Vasudev Ram Friday, February 1, 2008 at 8:26 AM PT

Interstesting soul shaking videos on entrepreneurship.Here is a link.

Syed mahmood Thursday, March 27, 2008 at 4:08 AM PT

article helping number of new and even old entpnrs too much.Its impossible to make progress without innovations…

Pravin D. Friday, May 30, 2008 at 11:59 PM PT

Thanks sramana for valuable thoughts.It is realy pathmaking for new entrepreneur.

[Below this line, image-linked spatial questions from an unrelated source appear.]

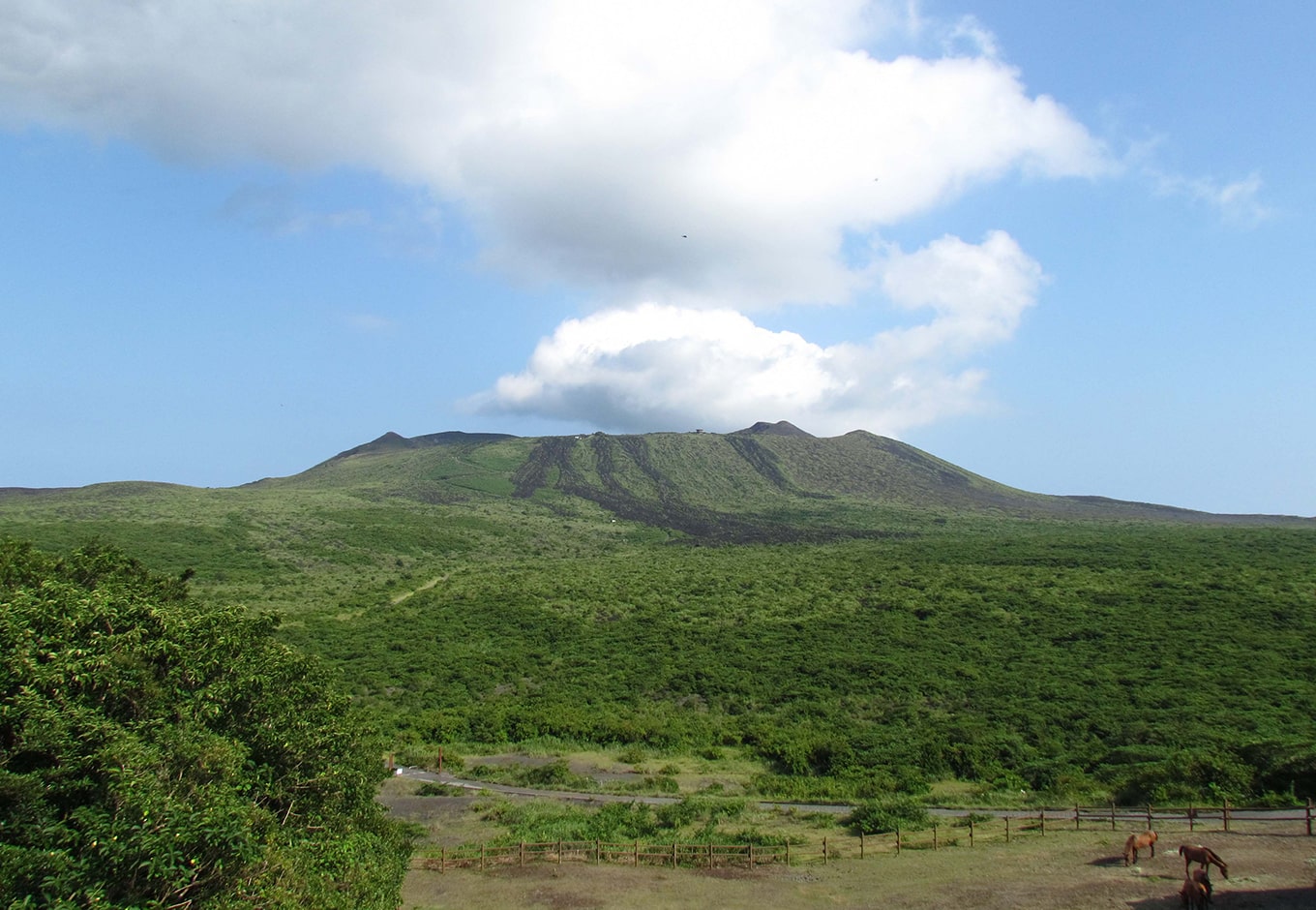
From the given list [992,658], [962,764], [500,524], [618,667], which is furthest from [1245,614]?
[500,524]

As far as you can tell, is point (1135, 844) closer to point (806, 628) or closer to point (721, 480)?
point (806, 628)

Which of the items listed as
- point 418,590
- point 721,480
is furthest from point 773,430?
point 418,590

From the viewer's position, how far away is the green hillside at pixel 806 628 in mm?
34281

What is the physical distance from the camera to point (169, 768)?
37.5 ft

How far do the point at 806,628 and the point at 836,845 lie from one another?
30955mm

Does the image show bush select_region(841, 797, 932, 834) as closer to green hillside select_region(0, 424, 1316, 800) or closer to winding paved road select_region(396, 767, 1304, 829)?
winding paved road select_region(396, 767, 1304, 829)

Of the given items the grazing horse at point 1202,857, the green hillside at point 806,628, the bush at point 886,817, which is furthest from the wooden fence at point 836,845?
the grazing horse at point 1202,857

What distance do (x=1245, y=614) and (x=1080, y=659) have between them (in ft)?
45.3

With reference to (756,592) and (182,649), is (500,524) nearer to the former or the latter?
(756,592)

sandip Malekar Wednesday, June 25, 2008 at 9:16 AM PT

good perspective… from my experience I would say its partly true and not true..
1. Frugality: must.. critical for first 30 months, i believe..
2. Big company: some big companies can give you quick skill building opportunity within your domain, which you can sell as independent service provider (as i did). (its bit easy to lean to tolerate middle management incompetence when sole purpose is building professional skills)
3. Consultancy & investment banking campus offers: i still wonder how person with no real business/managerial experience has expertise to advice other CEOs or make valuations for ventures… and how other CEOs end up buying services of these guys… may be i value hands-on experience more valuable than GMAT scores…

Nandan Friday, September 5, 2008 at 8:14 AM PT


I can see where you are coming from and how working for a big company early on in life could help instill a very narrow skill-set. There are also other factors that can help or hinder the development of entrepreneurial abilities.

For instance, David and Karl bring up some excellent points.

I agree with David that “the best way to learn something is to do it.” To develop the skills of an entrepreneur you would have to be one and learn by experience.

Karl brings up an excellent point about “visionaries” being the entrepreneurs who really thrive because they have a passion for their work and for entrepreneurship. There are very few visionaries compared to those who believe in “get rich quick,” and visionaries tend to be successful entrepreneurs.

Pran also shares a great point that “if you are an entrepreneur at heart chances are you’ll find your way to entrepreneurship no matter where you start off!”

Thanks for starting this great conversation on entrepreneurship.

Dali Burgado

Dali Burgado Saturday, March 14, 2009 at 9:35 PM PT

[…] […]

Comparing Life Paths - The Corporate Life vs. The Entrepreneurial & Startup Life « Entrepreneurial Activism Wednesday, May 6, 2009 at 12:54 AM PT

great point about working for a small company vs. a large company. I hadn't thought about it much before but you ae absolutely right, if you decide to go the path of an entrepreneur and don't really understand the mechanics of how the pieces of a business fit together it will be a liability if you decide to go out on your own.